We recently led a session with surgery residents exploring anxiety in the operating room. One resident described consistent difficulties performing in front of a specific attending physician. He felt like he was watching himself perform as a passive observer – judging his every move and anticipating judgment from the attending. He was acutely aware of the problem but felt powerless to change it.
Slowly, other faculty and residents chimed in. For some, it was their first time voicing performance anxieties in front of colleagues and feeling validated. What once felt like shameful deficiencies seemed more like the universal growing pains of a demanding profession. A few months later, on a phone call, the first resident who spoke up shared that simply verbalizing his struggles and hearing similar stories freed his mind. His anxiety was nearly gone.
Performance anxiety is common whenever skill is required; outcomes matter, and other people will see or find out how well you do.

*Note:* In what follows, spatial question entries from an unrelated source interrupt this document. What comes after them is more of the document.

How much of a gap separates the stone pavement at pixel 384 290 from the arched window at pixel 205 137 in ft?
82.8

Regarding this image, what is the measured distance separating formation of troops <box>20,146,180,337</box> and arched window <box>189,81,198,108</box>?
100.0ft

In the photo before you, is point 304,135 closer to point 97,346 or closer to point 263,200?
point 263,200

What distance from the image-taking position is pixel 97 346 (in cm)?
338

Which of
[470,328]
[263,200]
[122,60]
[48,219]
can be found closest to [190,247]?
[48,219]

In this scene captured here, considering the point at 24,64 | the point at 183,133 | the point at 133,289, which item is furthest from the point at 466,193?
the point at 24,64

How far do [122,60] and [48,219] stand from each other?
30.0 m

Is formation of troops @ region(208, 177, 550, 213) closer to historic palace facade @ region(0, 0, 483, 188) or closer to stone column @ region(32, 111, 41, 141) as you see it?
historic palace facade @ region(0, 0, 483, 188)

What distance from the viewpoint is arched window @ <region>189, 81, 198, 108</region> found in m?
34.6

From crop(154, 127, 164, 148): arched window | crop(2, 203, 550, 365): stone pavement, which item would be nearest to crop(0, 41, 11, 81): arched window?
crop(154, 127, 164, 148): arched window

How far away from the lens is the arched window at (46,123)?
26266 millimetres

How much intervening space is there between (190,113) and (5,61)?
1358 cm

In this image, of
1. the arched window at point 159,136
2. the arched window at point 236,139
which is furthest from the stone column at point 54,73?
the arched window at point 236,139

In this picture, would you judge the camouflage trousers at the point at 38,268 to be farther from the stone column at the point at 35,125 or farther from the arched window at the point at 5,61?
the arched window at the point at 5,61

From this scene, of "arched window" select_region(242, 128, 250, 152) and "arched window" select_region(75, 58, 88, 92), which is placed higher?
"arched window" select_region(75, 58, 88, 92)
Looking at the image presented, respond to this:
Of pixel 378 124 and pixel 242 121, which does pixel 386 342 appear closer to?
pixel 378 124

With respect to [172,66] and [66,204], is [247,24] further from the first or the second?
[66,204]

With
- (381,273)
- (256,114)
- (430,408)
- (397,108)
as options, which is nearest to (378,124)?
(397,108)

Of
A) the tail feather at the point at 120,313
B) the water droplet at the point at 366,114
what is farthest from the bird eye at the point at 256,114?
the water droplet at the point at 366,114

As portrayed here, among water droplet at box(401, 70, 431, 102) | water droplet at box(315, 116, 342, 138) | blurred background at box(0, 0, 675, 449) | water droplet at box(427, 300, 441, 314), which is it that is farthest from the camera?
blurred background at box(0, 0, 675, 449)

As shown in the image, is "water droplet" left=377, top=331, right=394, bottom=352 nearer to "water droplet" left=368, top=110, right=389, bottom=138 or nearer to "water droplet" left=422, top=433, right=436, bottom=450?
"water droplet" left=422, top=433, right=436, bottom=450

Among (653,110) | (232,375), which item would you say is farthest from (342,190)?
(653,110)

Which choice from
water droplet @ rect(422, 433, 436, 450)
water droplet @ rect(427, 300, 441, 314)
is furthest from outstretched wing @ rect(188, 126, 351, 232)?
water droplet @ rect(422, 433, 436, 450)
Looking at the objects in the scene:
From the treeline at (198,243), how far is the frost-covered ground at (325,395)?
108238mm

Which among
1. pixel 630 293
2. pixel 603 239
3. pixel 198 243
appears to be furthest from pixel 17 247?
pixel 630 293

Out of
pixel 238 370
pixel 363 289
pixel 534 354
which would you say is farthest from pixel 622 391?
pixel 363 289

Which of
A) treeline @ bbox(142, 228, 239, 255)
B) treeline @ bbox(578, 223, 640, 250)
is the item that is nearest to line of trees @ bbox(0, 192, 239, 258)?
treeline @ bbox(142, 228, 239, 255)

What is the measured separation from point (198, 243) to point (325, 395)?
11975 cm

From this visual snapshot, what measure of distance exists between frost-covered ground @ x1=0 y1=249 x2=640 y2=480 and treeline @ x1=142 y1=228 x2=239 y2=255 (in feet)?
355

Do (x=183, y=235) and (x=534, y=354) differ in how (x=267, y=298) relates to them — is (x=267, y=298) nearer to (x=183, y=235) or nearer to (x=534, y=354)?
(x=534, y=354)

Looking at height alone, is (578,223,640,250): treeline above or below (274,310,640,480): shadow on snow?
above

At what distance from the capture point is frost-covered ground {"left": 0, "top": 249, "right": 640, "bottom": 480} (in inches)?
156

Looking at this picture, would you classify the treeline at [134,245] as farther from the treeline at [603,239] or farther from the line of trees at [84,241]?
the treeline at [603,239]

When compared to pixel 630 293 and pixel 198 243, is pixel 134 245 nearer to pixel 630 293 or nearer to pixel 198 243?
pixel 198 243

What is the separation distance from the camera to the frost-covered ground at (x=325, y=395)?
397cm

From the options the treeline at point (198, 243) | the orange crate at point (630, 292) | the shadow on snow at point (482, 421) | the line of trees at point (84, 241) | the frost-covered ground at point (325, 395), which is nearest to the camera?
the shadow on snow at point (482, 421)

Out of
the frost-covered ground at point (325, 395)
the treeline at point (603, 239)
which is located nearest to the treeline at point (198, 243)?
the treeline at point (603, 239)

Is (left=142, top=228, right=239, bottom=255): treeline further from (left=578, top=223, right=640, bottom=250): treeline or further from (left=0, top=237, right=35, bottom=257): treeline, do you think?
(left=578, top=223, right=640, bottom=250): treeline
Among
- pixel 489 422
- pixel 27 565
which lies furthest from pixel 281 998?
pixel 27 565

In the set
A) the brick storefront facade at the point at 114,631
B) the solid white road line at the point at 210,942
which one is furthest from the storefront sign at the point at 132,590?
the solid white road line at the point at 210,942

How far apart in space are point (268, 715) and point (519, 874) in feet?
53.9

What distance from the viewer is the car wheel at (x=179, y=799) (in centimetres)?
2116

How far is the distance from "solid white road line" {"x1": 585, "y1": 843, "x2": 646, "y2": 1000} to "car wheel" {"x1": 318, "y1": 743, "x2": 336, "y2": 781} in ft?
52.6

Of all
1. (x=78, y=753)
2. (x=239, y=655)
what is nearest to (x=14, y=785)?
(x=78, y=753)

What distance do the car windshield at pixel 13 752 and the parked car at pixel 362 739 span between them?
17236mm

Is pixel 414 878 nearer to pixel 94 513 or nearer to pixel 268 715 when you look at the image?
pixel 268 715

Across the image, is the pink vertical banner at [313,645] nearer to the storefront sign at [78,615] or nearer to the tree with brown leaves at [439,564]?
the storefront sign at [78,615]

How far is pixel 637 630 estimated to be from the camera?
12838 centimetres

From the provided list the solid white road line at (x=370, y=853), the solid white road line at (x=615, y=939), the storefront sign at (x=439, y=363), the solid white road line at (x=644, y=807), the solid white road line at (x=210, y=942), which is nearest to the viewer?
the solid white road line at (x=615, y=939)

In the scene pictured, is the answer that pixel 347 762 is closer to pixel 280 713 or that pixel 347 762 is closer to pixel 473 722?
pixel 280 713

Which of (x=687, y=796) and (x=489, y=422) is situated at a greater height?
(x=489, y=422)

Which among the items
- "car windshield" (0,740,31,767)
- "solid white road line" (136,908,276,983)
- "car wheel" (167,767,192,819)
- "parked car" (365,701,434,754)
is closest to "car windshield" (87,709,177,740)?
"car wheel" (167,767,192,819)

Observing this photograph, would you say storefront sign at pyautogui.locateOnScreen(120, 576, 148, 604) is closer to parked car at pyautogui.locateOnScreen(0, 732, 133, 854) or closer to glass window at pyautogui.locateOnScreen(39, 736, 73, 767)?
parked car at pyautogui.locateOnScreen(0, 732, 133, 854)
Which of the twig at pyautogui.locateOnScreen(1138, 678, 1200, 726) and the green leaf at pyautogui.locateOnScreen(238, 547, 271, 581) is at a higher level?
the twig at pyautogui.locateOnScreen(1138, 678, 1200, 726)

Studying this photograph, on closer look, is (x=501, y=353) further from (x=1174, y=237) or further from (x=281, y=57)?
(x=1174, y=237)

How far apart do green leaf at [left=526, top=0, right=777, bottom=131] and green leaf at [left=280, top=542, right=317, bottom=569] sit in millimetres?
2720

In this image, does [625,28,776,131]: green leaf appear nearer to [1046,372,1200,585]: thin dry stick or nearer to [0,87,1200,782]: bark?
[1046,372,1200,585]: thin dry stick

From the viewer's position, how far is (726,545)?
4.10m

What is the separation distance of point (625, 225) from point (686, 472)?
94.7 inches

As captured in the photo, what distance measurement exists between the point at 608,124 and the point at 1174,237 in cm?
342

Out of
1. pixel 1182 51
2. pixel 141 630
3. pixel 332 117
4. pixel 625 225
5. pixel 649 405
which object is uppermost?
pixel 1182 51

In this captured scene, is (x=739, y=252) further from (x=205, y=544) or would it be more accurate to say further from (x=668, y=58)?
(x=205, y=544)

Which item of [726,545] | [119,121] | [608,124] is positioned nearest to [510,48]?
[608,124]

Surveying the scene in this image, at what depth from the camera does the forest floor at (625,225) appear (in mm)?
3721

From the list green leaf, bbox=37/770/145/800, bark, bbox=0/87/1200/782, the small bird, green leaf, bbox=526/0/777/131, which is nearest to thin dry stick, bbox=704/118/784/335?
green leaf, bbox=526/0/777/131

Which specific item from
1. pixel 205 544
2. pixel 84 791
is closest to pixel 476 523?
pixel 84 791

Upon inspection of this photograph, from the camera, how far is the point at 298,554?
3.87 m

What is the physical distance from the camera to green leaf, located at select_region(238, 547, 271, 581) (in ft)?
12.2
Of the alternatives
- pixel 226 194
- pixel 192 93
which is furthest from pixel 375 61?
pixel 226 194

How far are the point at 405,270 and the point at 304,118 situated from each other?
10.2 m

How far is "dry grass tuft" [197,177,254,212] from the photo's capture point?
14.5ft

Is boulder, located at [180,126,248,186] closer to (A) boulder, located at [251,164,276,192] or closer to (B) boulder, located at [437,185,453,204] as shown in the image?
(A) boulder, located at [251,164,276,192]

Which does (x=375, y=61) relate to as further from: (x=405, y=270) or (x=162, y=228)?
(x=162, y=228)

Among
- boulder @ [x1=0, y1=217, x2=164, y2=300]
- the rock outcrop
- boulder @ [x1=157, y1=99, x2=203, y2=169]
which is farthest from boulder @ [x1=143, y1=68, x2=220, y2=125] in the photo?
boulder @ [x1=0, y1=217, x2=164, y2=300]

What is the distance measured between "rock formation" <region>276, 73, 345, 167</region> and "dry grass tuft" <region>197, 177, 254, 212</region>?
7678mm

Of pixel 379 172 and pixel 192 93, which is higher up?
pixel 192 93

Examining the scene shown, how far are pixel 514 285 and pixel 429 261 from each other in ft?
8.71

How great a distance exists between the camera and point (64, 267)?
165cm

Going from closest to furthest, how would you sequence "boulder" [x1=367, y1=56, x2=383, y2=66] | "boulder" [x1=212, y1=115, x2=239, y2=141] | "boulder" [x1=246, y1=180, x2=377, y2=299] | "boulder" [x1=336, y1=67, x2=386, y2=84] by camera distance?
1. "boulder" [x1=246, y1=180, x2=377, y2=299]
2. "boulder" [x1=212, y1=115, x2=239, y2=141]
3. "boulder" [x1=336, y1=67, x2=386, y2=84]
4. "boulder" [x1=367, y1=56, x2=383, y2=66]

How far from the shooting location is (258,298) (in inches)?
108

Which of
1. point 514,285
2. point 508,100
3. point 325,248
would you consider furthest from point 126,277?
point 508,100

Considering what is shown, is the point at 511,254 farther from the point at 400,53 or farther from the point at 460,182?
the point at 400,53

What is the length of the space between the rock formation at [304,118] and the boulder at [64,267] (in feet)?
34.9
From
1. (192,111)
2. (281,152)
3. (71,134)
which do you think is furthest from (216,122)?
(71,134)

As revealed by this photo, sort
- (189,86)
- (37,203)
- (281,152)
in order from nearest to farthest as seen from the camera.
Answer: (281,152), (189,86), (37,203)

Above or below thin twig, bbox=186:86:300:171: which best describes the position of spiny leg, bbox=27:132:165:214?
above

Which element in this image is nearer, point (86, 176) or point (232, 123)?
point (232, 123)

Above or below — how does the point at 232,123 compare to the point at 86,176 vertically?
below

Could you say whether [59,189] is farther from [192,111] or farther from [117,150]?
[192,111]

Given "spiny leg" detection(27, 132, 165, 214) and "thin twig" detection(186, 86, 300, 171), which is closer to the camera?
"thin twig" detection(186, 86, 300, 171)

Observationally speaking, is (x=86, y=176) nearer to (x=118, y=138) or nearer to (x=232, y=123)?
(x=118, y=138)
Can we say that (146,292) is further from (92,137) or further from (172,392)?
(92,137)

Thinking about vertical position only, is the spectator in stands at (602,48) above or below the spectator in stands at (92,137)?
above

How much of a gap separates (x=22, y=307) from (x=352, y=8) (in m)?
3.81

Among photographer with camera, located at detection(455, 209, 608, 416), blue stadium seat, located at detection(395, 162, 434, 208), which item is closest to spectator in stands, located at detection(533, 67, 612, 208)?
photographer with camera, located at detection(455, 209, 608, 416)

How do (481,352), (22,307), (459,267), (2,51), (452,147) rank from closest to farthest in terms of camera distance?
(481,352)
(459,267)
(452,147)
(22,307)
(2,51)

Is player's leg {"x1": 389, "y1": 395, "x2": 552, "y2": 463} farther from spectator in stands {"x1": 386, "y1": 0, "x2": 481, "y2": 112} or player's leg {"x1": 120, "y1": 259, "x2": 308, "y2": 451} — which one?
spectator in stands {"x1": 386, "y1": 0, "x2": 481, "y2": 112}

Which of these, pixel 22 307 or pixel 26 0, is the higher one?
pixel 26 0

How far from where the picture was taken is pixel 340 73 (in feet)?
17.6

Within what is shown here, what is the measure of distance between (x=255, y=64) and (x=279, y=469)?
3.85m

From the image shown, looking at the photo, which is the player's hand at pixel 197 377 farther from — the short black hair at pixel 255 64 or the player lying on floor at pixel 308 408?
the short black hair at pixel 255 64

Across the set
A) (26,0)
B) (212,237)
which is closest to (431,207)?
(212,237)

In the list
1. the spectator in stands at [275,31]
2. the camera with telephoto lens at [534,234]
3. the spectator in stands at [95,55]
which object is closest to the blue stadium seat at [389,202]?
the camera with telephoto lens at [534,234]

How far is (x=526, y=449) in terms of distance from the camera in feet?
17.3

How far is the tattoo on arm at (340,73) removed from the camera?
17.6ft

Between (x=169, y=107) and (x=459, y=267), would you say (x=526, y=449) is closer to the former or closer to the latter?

It’s often the social implications of performance that scare us most. Attempting to shoot a lay-up by yourself at your local gym? With no stakes or social pressure, anxiety is low. Now, imagine it’s halftime, and you have tickets to watch your favorite basketball team. You are chosen to shoot a sequence of shots, starting with a lay-up, to win a novelty-sized $25,000 check presented in front of a screaming crowd. Your skills haven’t changed, but now, you start to question yourself and consider the social implications of failure…
“If I miss this first shot, everyone will think I’m a joke.”